What are Spam Traps?

Spam traps are email addresses used by Internet Service Providers (ISPs) and blocklist operators to filter out senders who aren't following email best practices. 

Types of spam traps

Pristine Spam Traps: these are email addresses that have never been valid and as such can’t opt into receiving email. They are accessible on public websites but hidden within the site's code. The purpose of pristine traps is to identify email marketers who use poor list-building practices such as scraping sites for emails or buying email lists. 

Recycled Spam Traps: these are email addresses that were once valid but have since been reused by their provider. Somebody might have used this email address to opt-in in the past but this address has been deserted.

Note: The Inboxes of these abandoned email addresses would commonly reject all incoming emails for about 2 years and will expect to be removed from all future mailings which is why the presence of such email addresses would indicate that you're using an old list or bad bounce management. 

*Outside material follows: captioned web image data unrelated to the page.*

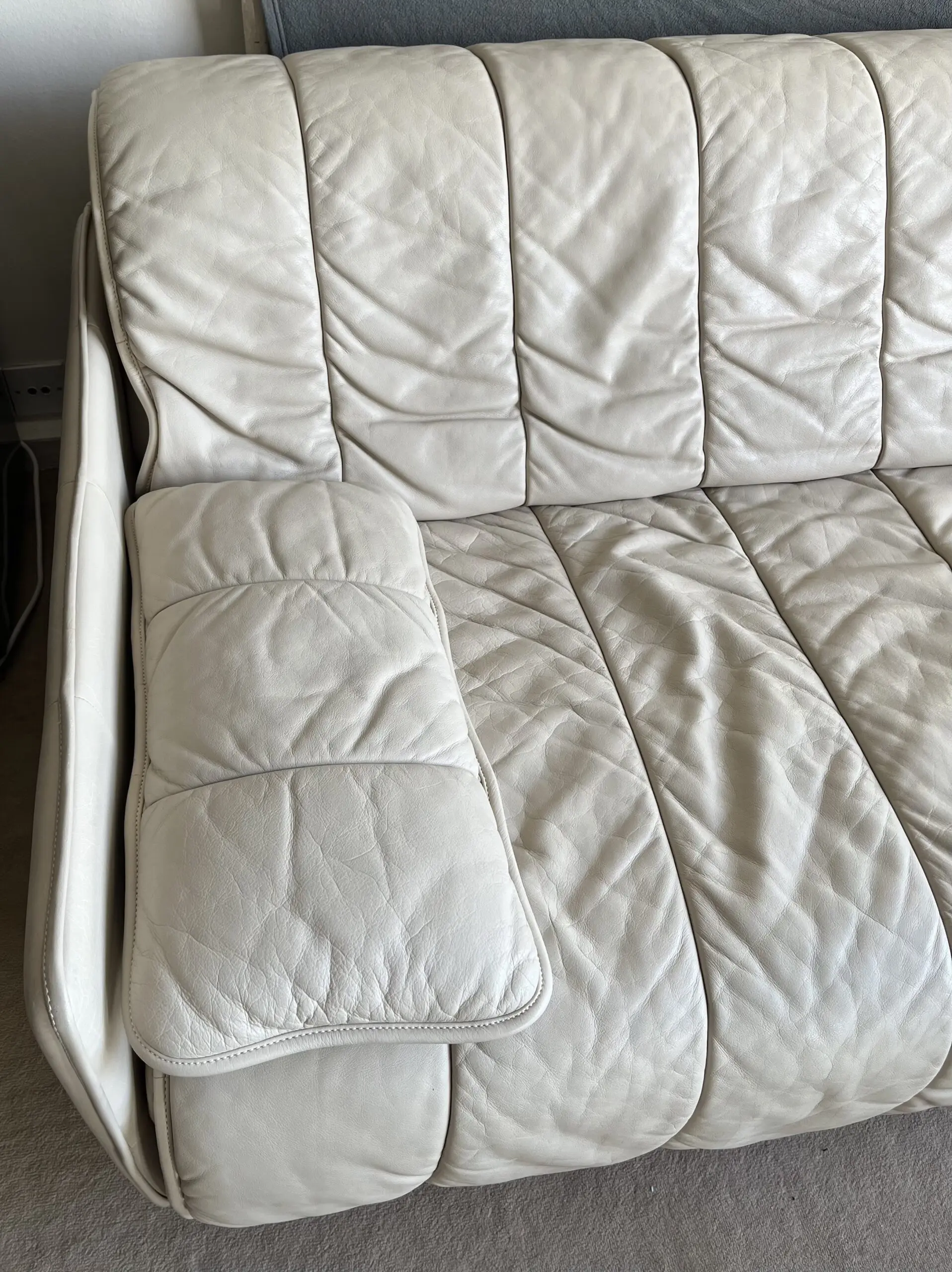 3 seater sofa bed in cream/ivory leather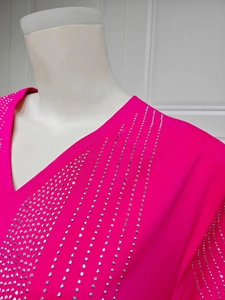 Détail d'une robe de soirée en mousseline rose avec des rangées de strass scintillants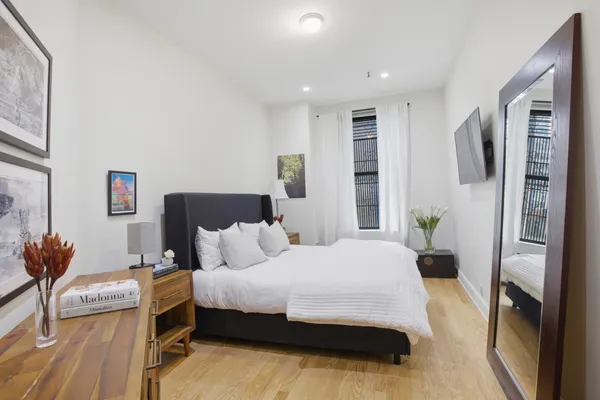 a bedroom with a bed and a couch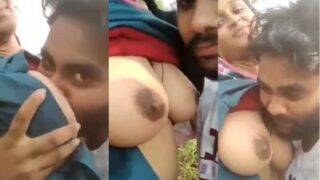 Naughty lover indulges in public passion, savoring her curves under the open sky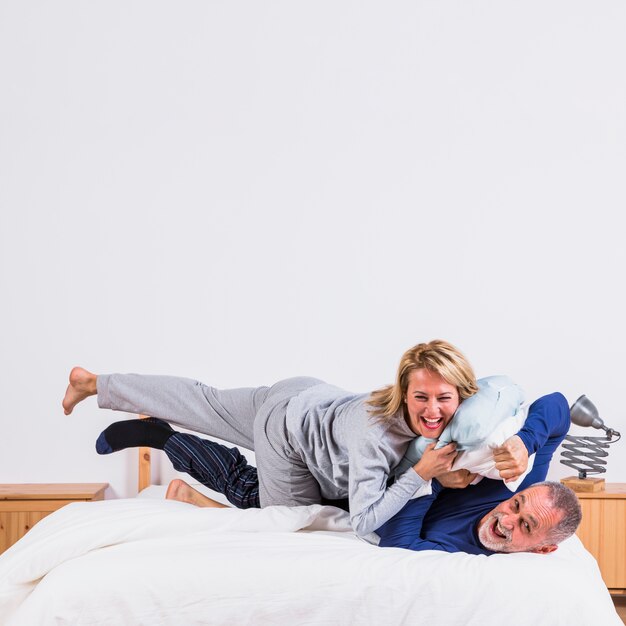 Aged happy woman lying on man with pillows on bed in bedroom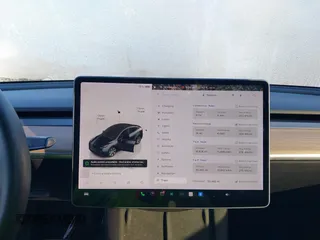 2022 Tesla Model Y Long Range with VIN 7SAYGAEE6NF361883, listed as a IAAI auction lot 41752441 with 50,493 mi miles and . Bid and sale history available at DreamBid. Image 18.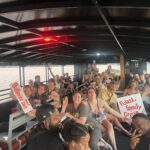 Group of people on a boat laughing and having a good time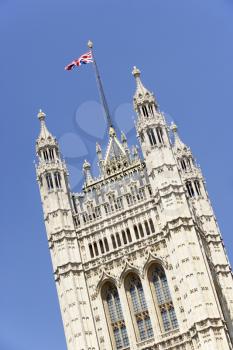 Royalty Free Photo of a Flag Flying on Westminster Abbey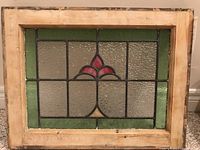 Full view of the rectangular stained glass panel in a wooden frame showing the overall design with a red floral pattern and green border pieces.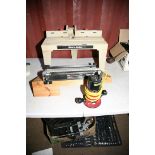 A STANLEY TOPLINE 1056 1/4in ROUTER Mk2 (untested), a Trend Dovetail Jig and a Black and Decker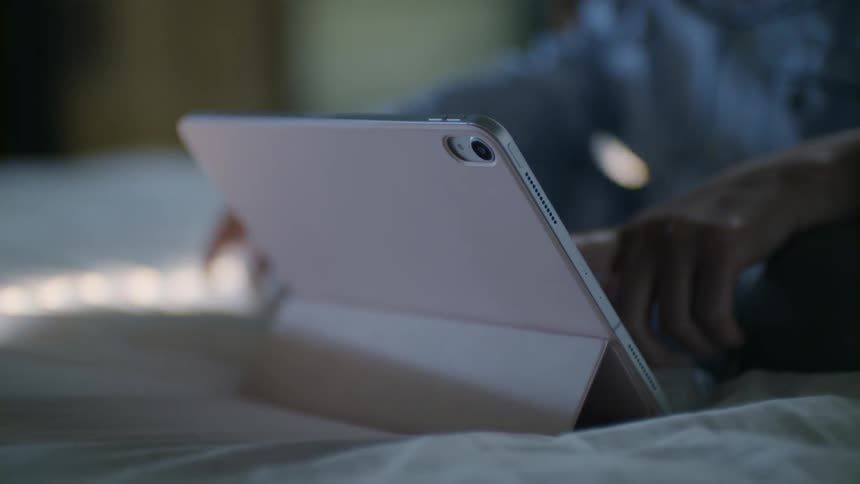 Woman and child use tablet on bed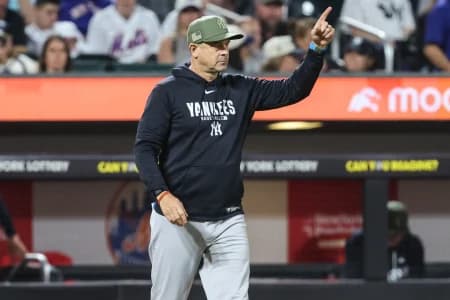 New York Yankees manager Aaron Boone (17) signals for a pitching change in the fifth inning against the New York Mets at Citi Field.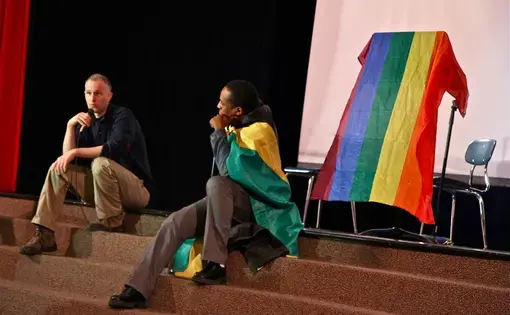 Micah Fink, left, and Maurice Tomlinson discuss "The Abominable Crime" with students at The Arts Academy at Benjamin Rush. Image by Amanda Ottaway. Philadelphia, 2014. Media file: img_2934_0.jpg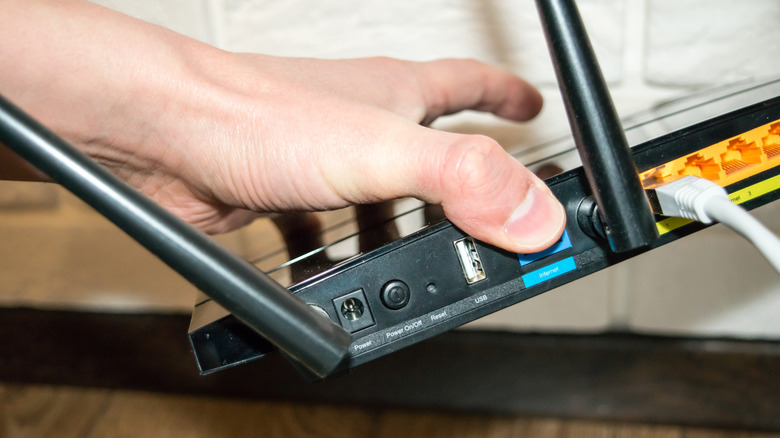 Hand holding a router, showing the various ports on the back.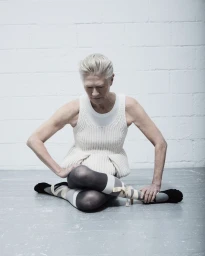 An elderly female model sitting cross-legged wearing a cream knit sleeveless top and ribbon-tied footwear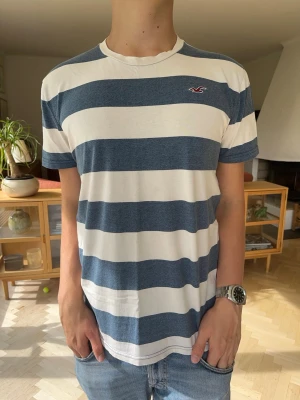 Hollister T-shirt randig blå vit herr - Hollister randig t-shirt i fint skick. Klassiskt marinblå och vitrandig med den ikoniska loggan på bröstet. Mjukt och skönt material, perfekt till ett par jeans eller shorts i sommar.Märke: HollisterSkick: Mycket bra skick#hollister #randigt #tshirt #sommar #marinblå #casual #herrkläder #vintedse #trendig #skön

Typo Spam Traps: Email addresses with common typographical errors, such as “ gnail” instead of “gmail” or “yaho” instead of “yahoo” can also be used as spam traps. This could be an inadvertent mistake of the person signing up but can still lead to a spam trap on your end.

Getting flagged for pristine spam traps is more serious than hitting a recycled spam trap. If you send emails to pristine spam addresses, your domain or our sending IP address could be immediately blacklisted and you will be blocked from sending emails using our sending service. 

If you send emails to recycled email addresses, you could start to notice your emails ending up in the Junk/Spam folder. This affects your sender reputation and deliverability rates. To avoid these spam traps, it’s good practice to regularly clean your email lists.

The consequences of the typo spam trap are generally not as extreme as pristine spam traps. But, it does portray the sender as negligent in not regularly cleaning their contact list and can harm their sending reputation. Typo Spam traps are also good at catching senders who fail to properly collect emails through double opt-in and begin to send emails to these addresses.

How do I prevent a spam trap from entering my list?

Keep a healthy email list: There are a couple of ways spam traps can wind up on your email list, yet all are for the most part brought about by poor email list management. Spam traps can be prevented by keeping a healthy email list and following good sending practices.

Do not purchase email lists: Stay away from purchased, scarped, shared (e.g lists shared between different businesses) email lists, they are bad! These include sending emails to email addresses that have not opted-in to receive emails from you. Sending emails to a list that was purchased or gotten from public sources almost guarantees that you’ll run into a Spam trap. This will get you blocklisted and blocked from sending emails using our sending service. 

Another vital strategy to preventing spam traps is making sure your email list is up to date with subscribers who are happy to receive your emails and regularly open them. You can filter out these subscribers by segmenting your email list based on their engagement score. More information about this can be found by clicking here: Using Segments To Improve Engagement

Also, make sure you're sending emails to subscribers who are used to your sending frequency and create a special re-engagement campaign for less engaged subscribers. Over time you can move them to the engaged segment when they confirm they will like to continue receiving your emails or their engagement score improves.

Keep an eye on your delivery rates to make sure your lists aren't affected by a Spam Trap. if you see your delivery rates steadily declining, it's very possible you have spam traps on your list.